Mate also discussed Harvard psychiatrist Dr. Jeffrey Rediger, who has explored many cases of “miraculous” recovery from terminal malignancy and other fatal diseases. Rediger told Mate that, more than anything else, the key that enabled people to overcome their diseases was a transformation of identity.  “It’s a nebulous concept,” he conceded, “but ultimately that’s where the healing is to be found. These people who get better really change their beliefs about themselves or their beliefs about the universe.” Rather than being the result of divine intercession, such people healed themselves by finding the will to change how they saw themselves. They "died to self," to quote the Bible, and in doing so, received a second chance at life - they were "born again," in other words. 

Could they have done this without a belief in a God? Maybe, but for some, maybe not. But just because some people needed to believe in a God to produce the effect does not prove that such a God exists or, even if He did, that He intervened to heal a person as a gift or reward for their belief that He exists. What is clear is that the causal connection for such people is not that such a God must therefore exist, but that such people simply needed to believe He did, even if He didn't.

This has been my observation as well, Mate went on to explain, "no matter with what illness: cancer, autoimmune disease, or neurological disorders like ALS. Some refused medical treatment; others wouldn’t have survived without it. In all cases, people voluntarily and with relentless courage underwent a painful but ultimately exhilarating shedding of a second skin, the blend of adaptive, self-abnegating traits" related to "attachment versus authenticity, and grouped also under Erich Fromm’s term “social character.” Disease’s role as teacher rests in how it leads people to question everything they had thought and felt about themselves, and to retain only what serves their wholeness."

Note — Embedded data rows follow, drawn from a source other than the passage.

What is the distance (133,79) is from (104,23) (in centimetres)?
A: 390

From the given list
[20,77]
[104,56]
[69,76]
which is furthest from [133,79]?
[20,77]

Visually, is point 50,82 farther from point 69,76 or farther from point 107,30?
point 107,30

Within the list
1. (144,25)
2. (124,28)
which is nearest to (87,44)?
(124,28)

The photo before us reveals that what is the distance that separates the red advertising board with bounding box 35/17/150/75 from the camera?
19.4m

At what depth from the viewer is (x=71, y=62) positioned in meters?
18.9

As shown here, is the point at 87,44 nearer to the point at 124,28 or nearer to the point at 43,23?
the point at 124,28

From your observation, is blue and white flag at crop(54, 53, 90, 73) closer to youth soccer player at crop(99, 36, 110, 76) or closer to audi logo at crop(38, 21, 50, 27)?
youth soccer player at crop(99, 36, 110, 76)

In "The Mind Body Code," psychologist Mario Martinez came to the same conclusion as Turner, Rediger,  and Mate. He came to conclude that the transformation requires overcoming self doubts and feelings of being unworthy. "Healing cannot occur if we do not accept our worthiness," wrote Martinez, "that we are worth healing, even if doing so might shake up our view of the world and how we interact with others." Should that worthiness require us to accept we are born sinners in need of forgiveness for our sinful nature? And worse, should it depend upon our willingness to accept a certain denomination of Christianity, or any denomination of Christianity whatsoever? Or should we accept that there's nothing wrong with us from birth, despite being told we are born sinners?